Identification and recording of ticks found on dogs and people is important to map their distribution, monitor potential introduction of exotic ticks to the UK and know which pathogens may have been passed on to dog or owner. Ticks may be identified using the tick University of Bristol tick identification site http://www.bristoluniversitytickid.uk. This is an area a RVN could become involved with in practice.

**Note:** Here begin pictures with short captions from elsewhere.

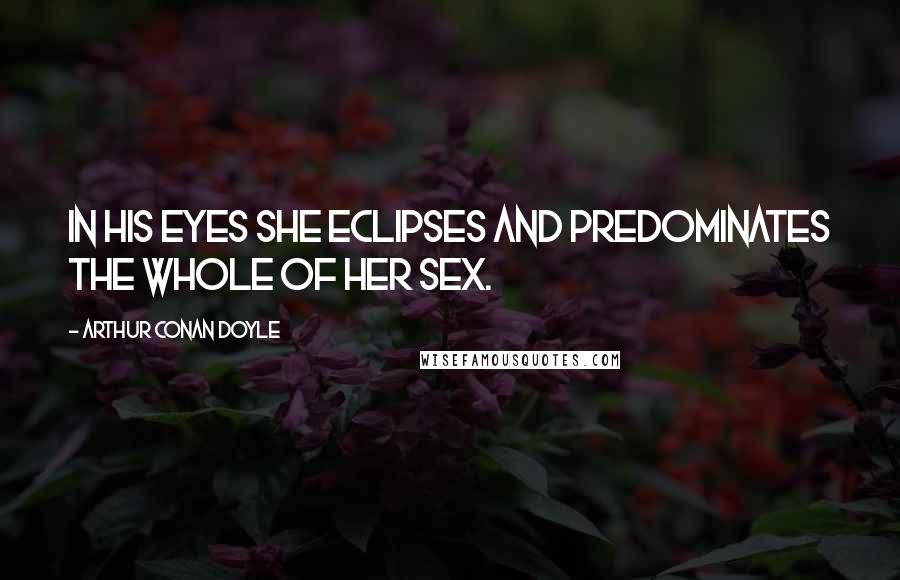 Arthur Conan Doyle Quotes: In his eyes she eclipses and predominates the whole of her sex.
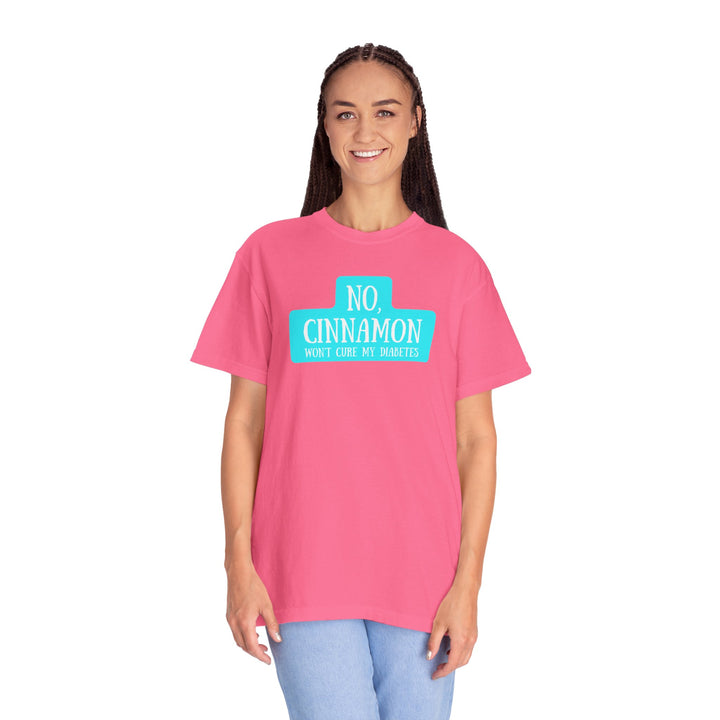 Unisex Garment-Dyed T-shirt- No, Cinnamon Won't Cure My Diabetes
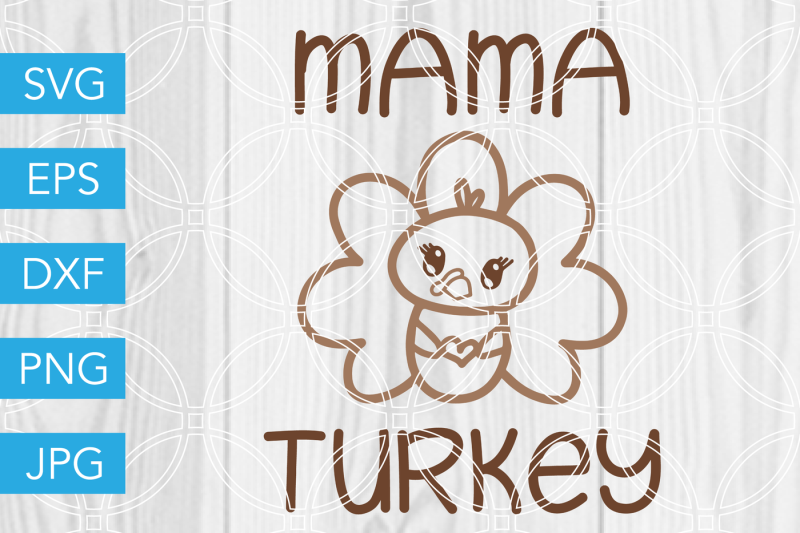 Download Mama Turkey Thanksgiving Svg Dxf Eps Jpg Cut File Cricut Silhouette By Savanasdesign Thehungryjpeg Com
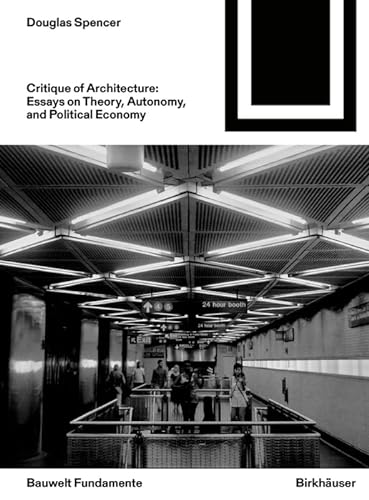 Critique of Architecture: Essays on Theory, Autonomy, and Political Economy (Bauwelt Fundamente, 168) von Birkhuser Verlag GmbH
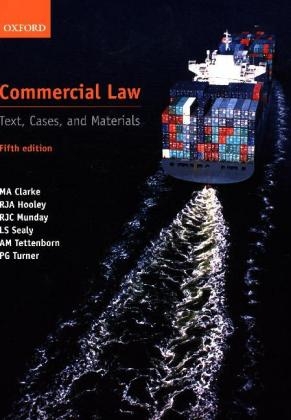 Commercial Law - M a Clarke, R J A Hooley, R J C Munday, L S Sealy, A M Tettenborn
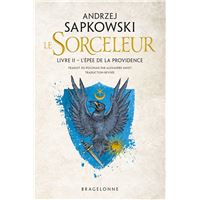 Sorceleur (Witcher), T2 : L'Épée de la providence (traduction révisée)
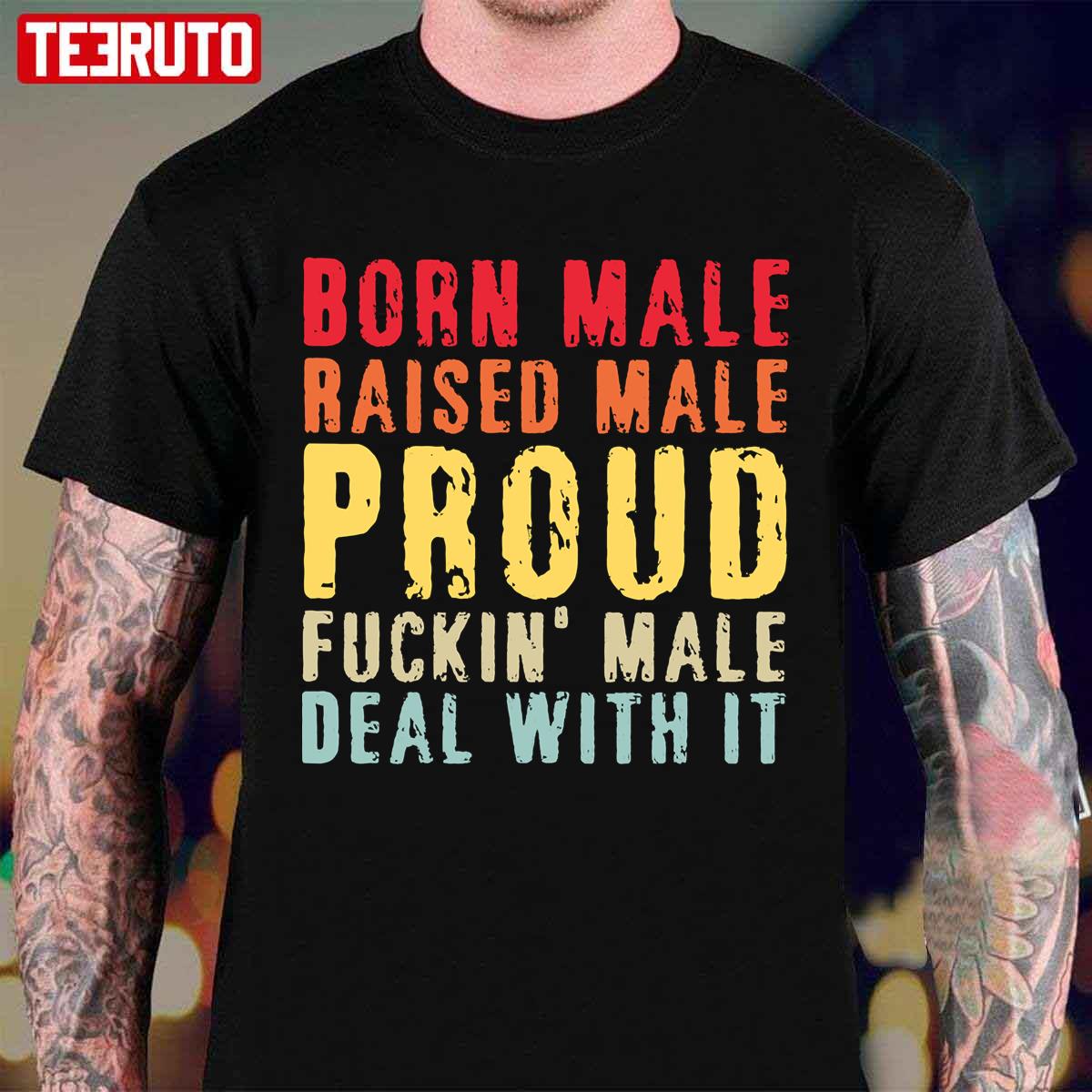Born Male Raised Male Proud Fuckin’ Male Deal With It Unisex T-Shirt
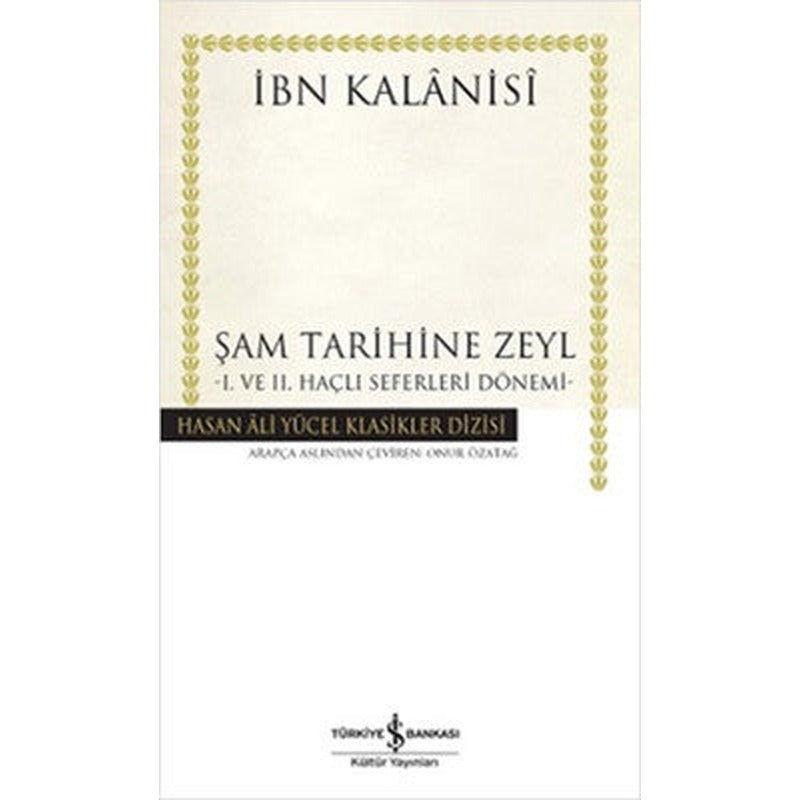 Şam Tarihine Zeyl - 1. ve 2. Haçlı Seferleri Dönemi | İş Bankası Kültür Yayınları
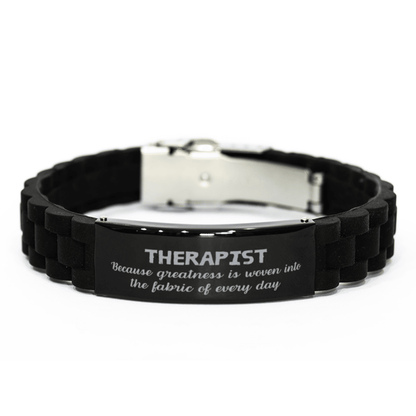 Sarcastic Therapist Black Glidelock Clasp Bracelet Gifts, Christmas Holiday Gifts for Therapist Birthday, Therapist: Because greatness is woven into the fabric of every day, Coworkers, Friends - Mallard Moon Gift Shop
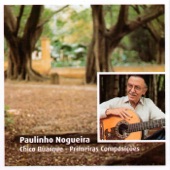Paulinho Nogueira - Quem Te Viu, Quem Te Vê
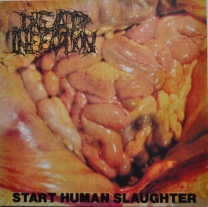 DEAD INFECTION - 12'' LP - Start Human Slaughter (Black Vinyl) DEAD INFECTION - 12'' LP - Start Human Slaughter (Black Vinyl)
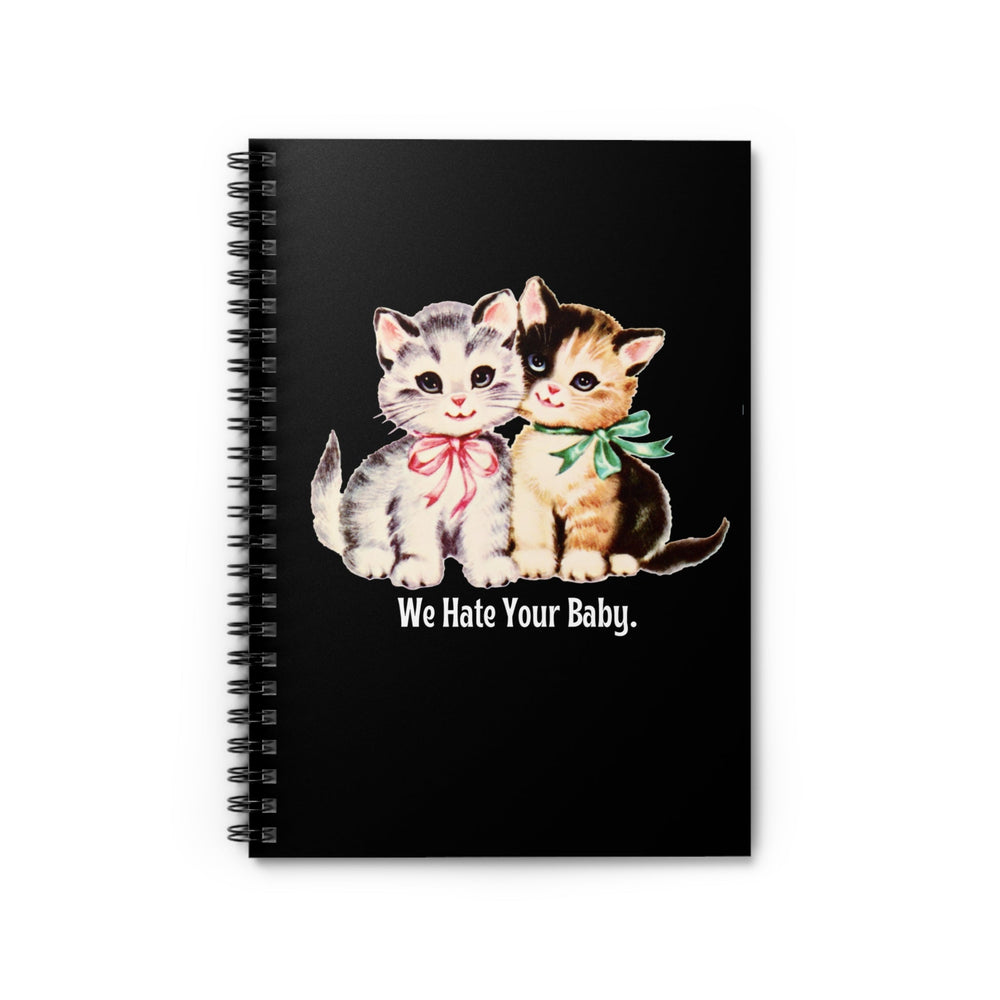 We Hate You Kitties Spiral Notebook - Ruled Line (ONLINE ORDER ONLY)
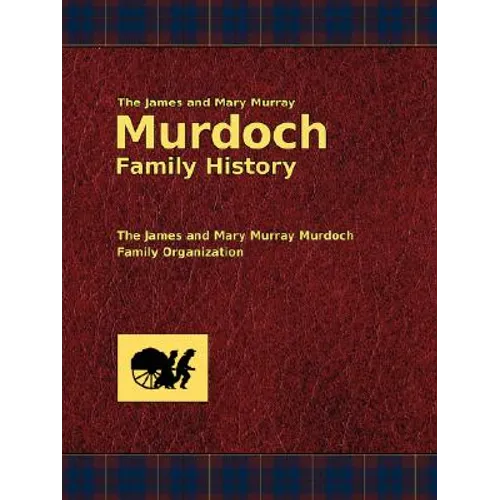 The James and Mary Murray Murdoch Family History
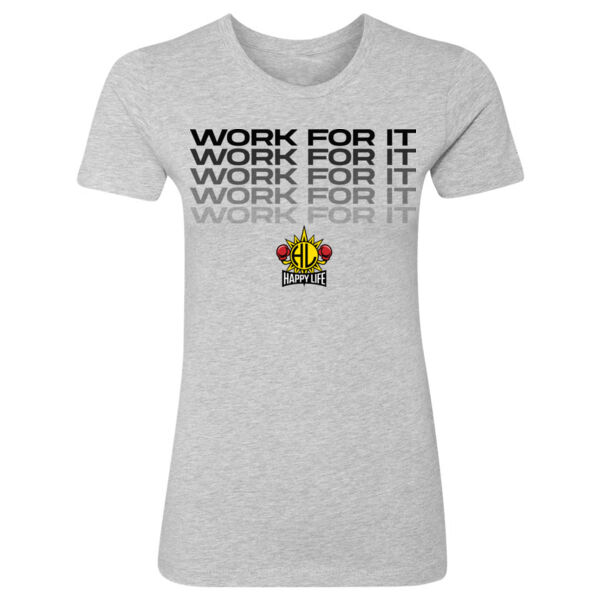 WORK FOR IT - WOMEN'S FITTED T-SHIRT - $AJGTCH$ Thumbnail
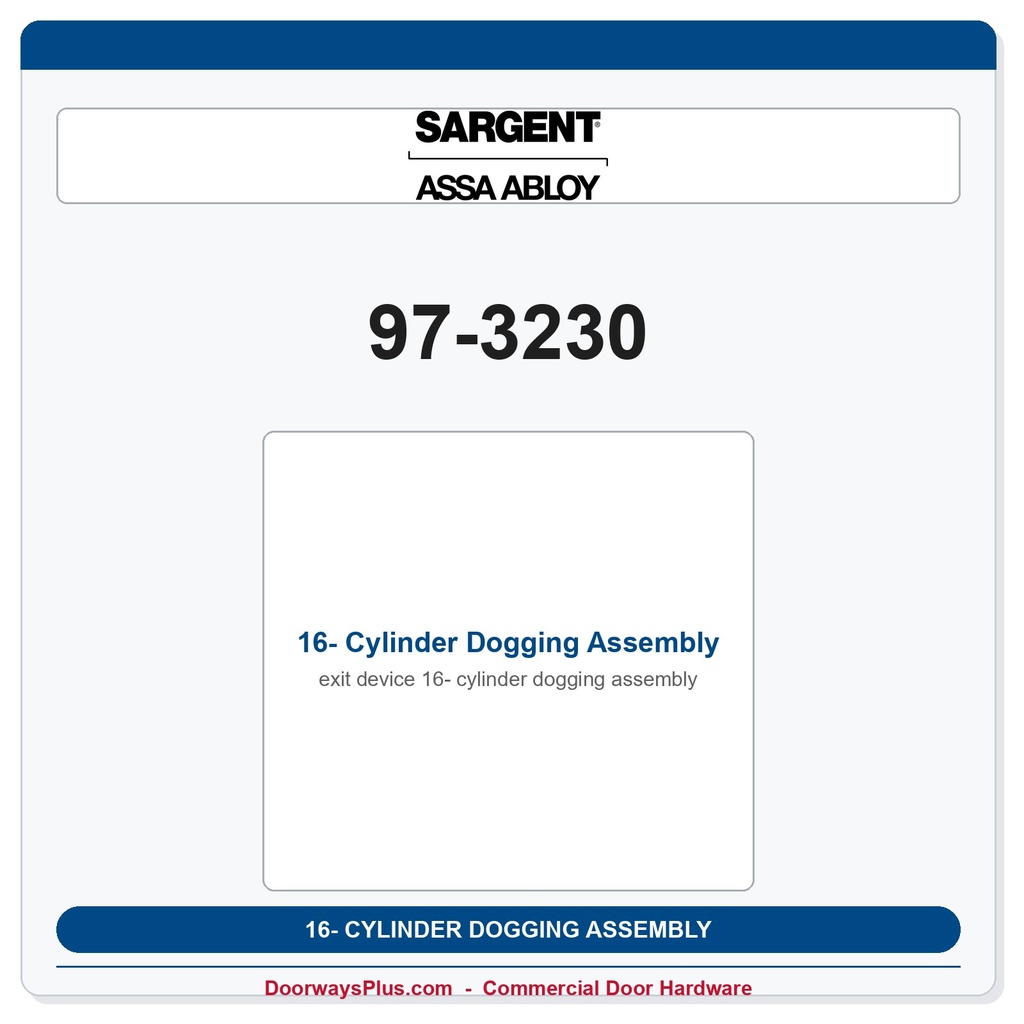 Sargent 97-3230 16- Cylinder Dogging Assembly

Public Health England are also happy to receive ticks for identification. Ticks should be placed in a container with a secure lid and sent in an envelope marked ‘biological sample’ and sent to:

  • Tick surveillance scheme
  • Public Health England
  • Porton Down
  • Wiltshire
  • Salisbury
  • SP4 0JG

Samples should ideally be unfed or only partially engorged as features on the scutum and festoons may be partially obscured by engorgement. Tick surveillance forms and further information can be obtained from The Gov.UK website under ‘tick surveillance’.

Blood antibody serology

Antibody serology is useful to demonstrate exposure to Borrelia spp., a tick-borne pathogen and the cause of Lyme disease. This can support a diagnosis of Lyme disease if relevant clinical signs such as fever, lymphadenopathy and joint disease are present. It is also useful to screen dogs in highly endemic areas as part of the annual wellness check to establish if exposure to the pathogen is occurring.

Conclusions

RVNs are instrumental in the creation of parasite control plans through educating clients on parasitic risk and benefits of routine diagnostic testing in dedicated parasite clinics or when assisting veterinary surgeons with consultations. While RVNs cannot diagnose disease, they can identify parasites and provide the veterinary surgeon with results to aid diagnosis and guide treatment plans. Sample collection and the performance of tests can therefore be delegated to the RVN. This is an area where RVNs can develop advanced laboratory skills and they can take ownership of these tests. This will result in increased job satisfaction for the RVN via improved animal and human health and the ability to fully utilise their skills and potential in this area.

KEY POINTS

  • Cats and dogs are exposed to a wide range of parasites, some of which are ubiquitous, and exposure is therefore hard to avoid.
  • Regular preventative treatment for Toxocara spp. and fleas is recommended, other parasite prevention is based on risk.
  • Diagnostic testing is useful in surveillance and monitoring the effectiveness of parasite control plans.
  • Sample collection and in house testing for worms (intestinal nematodes), fleas and ticks can be performed by the veterinary nurse to assist the veterinary surgeon with diagnosis of disease and formulation of treatment plans.
  • The veterinary nurse plays a vital role in educating clients on the importance of parasite control to include treatment of the pet and household and the benefits of routine diagnostic testing.